● EXERCISE DESCRIPTION
The answer should be every line below, retyped exactly.

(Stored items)
Start of Block

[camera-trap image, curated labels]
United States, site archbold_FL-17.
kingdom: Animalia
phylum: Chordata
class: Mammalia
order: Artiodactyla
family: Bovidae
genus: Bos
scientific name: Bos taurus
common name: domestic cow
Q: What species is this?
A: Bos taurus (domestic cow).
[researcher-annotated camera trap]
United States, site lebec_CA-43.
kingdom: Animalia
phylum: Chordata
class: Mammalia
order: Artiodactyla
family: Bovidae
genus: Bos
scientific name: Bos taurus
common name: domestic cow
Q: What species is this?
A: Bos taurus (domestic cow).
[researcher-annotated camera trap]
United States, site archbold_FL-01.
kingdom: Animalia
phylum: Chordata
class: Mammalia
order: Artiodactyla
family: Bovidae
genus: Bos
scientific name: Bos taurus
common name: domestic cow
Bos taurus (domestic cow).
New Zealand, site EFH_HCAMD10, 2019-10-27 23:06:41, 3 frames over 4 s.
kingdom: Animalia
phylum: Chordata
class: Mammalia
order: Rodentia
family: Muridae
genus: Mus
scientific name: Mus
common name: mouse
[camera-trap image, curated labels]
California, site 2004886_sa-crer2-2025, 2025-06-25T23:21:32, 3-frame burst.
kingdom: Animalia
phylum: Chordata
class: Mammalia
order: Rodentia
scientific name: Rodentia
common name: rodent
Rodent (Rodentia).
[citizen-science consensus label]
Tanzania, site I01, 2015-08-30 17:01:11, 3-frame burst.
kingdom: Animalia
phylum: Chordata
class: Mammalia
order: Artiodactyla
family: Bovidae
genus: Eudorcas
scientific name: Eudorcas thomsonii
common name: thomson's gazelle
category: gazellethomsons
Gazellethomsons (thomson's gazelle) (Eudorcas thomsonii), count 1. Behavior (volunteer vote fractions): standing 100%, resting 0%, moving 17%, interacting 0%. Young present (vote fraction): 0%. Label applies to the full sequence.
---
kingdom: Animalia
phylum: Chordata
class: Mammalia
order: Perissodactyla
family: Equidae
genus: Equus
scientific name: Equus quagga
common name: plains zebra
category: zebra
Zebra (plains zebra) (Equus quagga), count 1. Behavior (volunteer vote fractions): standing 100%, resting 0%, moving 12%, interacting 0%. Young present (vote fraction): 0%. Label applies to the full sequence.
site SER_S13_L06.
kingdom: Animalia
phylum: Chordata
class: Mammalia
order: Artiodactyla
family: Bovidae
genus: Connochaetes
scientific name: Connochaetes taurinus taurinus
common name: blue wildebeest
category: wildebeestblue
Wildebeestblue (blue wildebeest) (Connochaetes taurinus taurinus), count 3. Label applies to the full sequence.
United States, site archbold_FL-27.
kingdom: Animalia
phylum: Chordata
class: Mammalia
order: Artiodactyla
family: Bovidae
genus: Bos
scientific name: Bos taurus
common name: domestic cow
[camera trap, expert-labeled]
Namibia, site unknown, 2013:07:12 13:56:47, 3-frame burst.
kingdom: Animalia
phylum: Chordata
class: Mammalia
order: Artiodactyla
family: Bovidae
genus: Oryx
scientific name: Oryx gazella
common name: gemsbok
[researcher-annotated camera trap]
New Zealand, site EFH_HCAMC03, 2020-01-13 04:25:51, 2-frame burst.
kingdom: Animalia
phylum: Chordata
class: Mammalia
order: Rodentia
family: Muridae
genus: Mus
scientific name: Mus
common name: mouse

End of Block

● FINISHED EXERCISE
[camera-trap image, curated labels]
United States, site archbold_FL-17.
kingdom: Animalia
phylum: Chordata
class: Mammalia
order: Artiodactyla
family: Bovidae
genus: Bos
scientific name: Bos taurus
common name: domestic cow
Q: What species is this?
A: Bos taurus (domestic cow).
[researcher-annotated camera trap]
United States, site lebec_CA-43.
kingdom: Animalia
phylum: Chordata
class: Mammalia
order: Artiodactyla
family: Bovidae
genus: Bos
scientific name: Bos taurus
common name: domestic cow
Q: What species is this?
A: Bos taurus (domestic cow).
[researcher-annotated camera trap]
United States, site archbold_FL-01.
kingdom: Animalia
phylum: Chordata
class: Mammalia
order: Artiodactyla
family: Bovidae
genus: Bos
scientific name: Bos taurus
common name: domestic cow
Bos taurus (domestic cow).
New Zealand, site EFH_HCAMD10, 2019-10-27 23:06:41, 3 frames over 4 s.
kingdom: Animalia
phylum: Chordata
class: Mammalia
order: Rodentia
family: Muridae
genus: Mus
scientific name: Mus
common name: mouse
[camera-trap image, curated labels]
California, site 2004886_sa-crer2-2025, 2025-06-25T23:21:32, 3-frame burst.
kingdom: Animalia
phylum: Chordata
class: Mammalia
order: Rodentia
scientific name: Rodentia
common name: rodent
Rodent (Rodentia).
[citizen-science consensus label]
Tanzania, site I01, 2015-08-30 17:01:11, 3-frame burst.
kingdom: Animalia
phylum: Chordata
class: Mammalia
order: Artiodactyla
family: Bovidae
genus: Eudorcas
scientific name: Eudorcas thomsonii
common name: thomson's gazelle
category: gazellethomsons
Gazellethomsons (thomson's gazelle) (Eudorcas thomsonii), count 1. Behavior (volunteer vote fractions): standing 100%, resting 0%, moving 17%, interacting 0%. Young present (vote fraction): 0%. Label applies to the full sequence.
---
kingdom: Animalia
phylum: Chordata
class: Mammalia
order: Perissodactyla
family: Equidae
genus: Equus
scientific name: Equus quagga
common name: plains zebra
category: zebra
Zebra (plains zebra) (Equus quagga), count 1. Behavior (volunteer vote fractions): standing 100%, resting 0%, moving 12%, interacting 0%. Young present (vote fraction): 0%. Label applies to the full sequence.
site SER_S13_L06.
kingdom: Animalia
phylum: Chordata
class: Mammalia
order: Artiodactyla
family: Bovidae
genus: Connochaetes
scientific name: Connochaetes taurinus taurinus
common name: blue wildebeest
category: wildebeestblue
Wildebeestblue (blue wildebeest) (Connochaetes taurinus taurinus), count 3. Label applies to the full sequence.
United States, site archbold_FL-27.
kingdom: Animalia
phylum: Chordata
class: Mammalia
order: Artiodactyla
family: Bovidae
genus: Bos
scientific name: Bos taurus
common name: domestic cow
[camera trap, expert-labeled]
Namibia, site unknown, 2013:07:12 13:56:47, 3-frame burst.
kingdom: Animalia
phylum: Chordata
class: Mammalia
order: Artiodactyla
family: Bovidae
genus: Oryx
scientific name: Oryx gazella
common name: gemsbok
[researcher-annotated camera trap]
New Zealand, site EFH_HCAMC03, 2020-01-13 04:25:51, 2-frame burst.
kingdom: Animalia
phylum: Chordata
class: Mammalia
order: Rodentia
family: Muridae
genus: Mus
scientific name: Mus
common name: mouse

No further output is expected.